### PROVIDED TEXT
****************
It was an odd choice of venue, but I accepted it, perhaps the invitation was meant ironically, a joke, something to spice up an evening, although she would have had no idea about my politics at that point.
I’ve been single now for quite a while and women are so bold and empowered these days, sometimes I get asked out on dates. Women now seem far less shy than I am; this invitation came while standing in a coffee queue.
I was invited to an event at the Sydney Writer’s Festival. I’ve never attended any of these festivals before, as Gerard Henderson’s columns have over the years convinced me that they are get togethers of the self-declared morally pure, left-wing, homogenous, and conservative free zones.
Yet, here it was, an email ticket to attend a discussion of her new book, I Don’t by author Clementine Ford – her case against marriage. The talk was held at a place called the Carriageworks in Eveleigh, the closest rail station is Redfern.
Throughout Ford’s presentation, which was in the form of responses to a moderator’s questions, I took notes on my phone. I didn’t know if I could get a transcript afterwards and suspected her comments would be good material for a Flat White article at some point.
The following night at the same venue, ABC political correspondent Laura Tingle called Australians ‘racist’ which became a bit of an issue for the board of the taxpayer-funded ABC.
It turned out my inclination was good, Ford’s comments were memorable.
To my recollection, she seemed to be arguing this interesting idea that a society’s children should be reared in all-female communities, where the women would support each other and dispense with men. I don’t recall her explaining the mechanics of how it was the women got pregnant; I guess she envisions an industrial scale sperm harvesting and IVF infrastructure. At least that was my interpretation of her talk, but I’ve not read her book where it is probably set out in detail.
To give you some sense of the audience’s, the main crowd excitement arose whenever Ford’s disparagement of men broke from vague civility into straight out profanity.
****************
### EXTRACTED MATERIAL
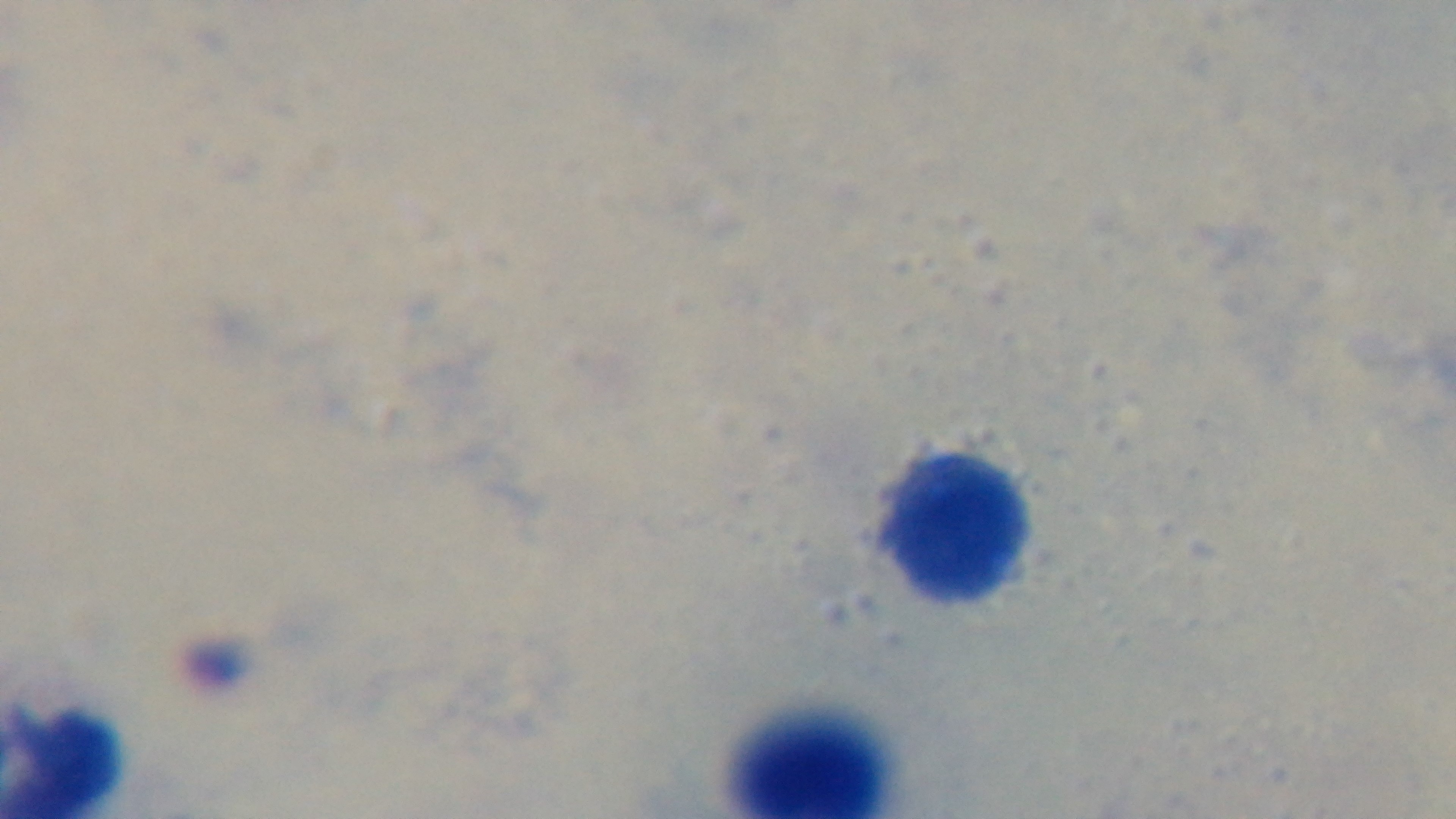

Summary:
  - Field of view: single
  - Capture: mounted 4K digital camera
  - Preparation: thick blood film
  - Modality: light microscopy
  - Malaria status: uninfected
  - Stain: Giemsa
  - Objective: 100x oil immersion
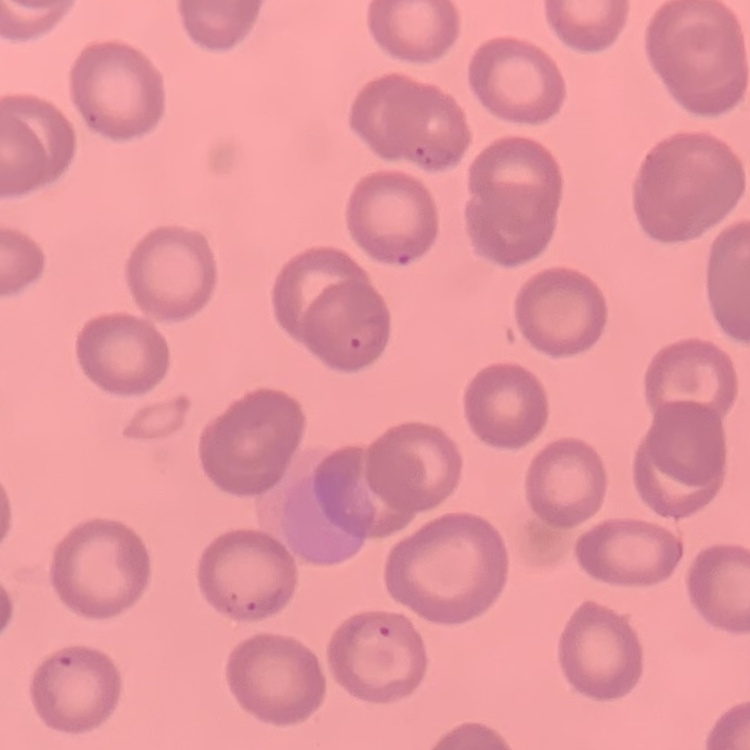
erythrocyte morphology = no rouleaux formation
preparation = thin blood smear
image type = square crop of a larger photomicrograph
stain = Field's or Giemsa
****************
### WHAT TO DO
A. In the account of the festival talk, why did the writer take notes on a phone during Ford's presentation?
B. Render as a numbered list the stretch of the listing from the line containing "erythrocyte morphology = no" through the end of the listing.

### ANSWERS BY TASK
A. The writer did not know whether a transcript would be available afterwards and suspected that Ford's comments would make good material for a Flat White article at some point.

B.
1. erythrocyte morphology = no rouleaux formation
2. preparation = thin blood smear
3. image type = square crop of a larger photomicrograph
4. stain = Field's or Giemsa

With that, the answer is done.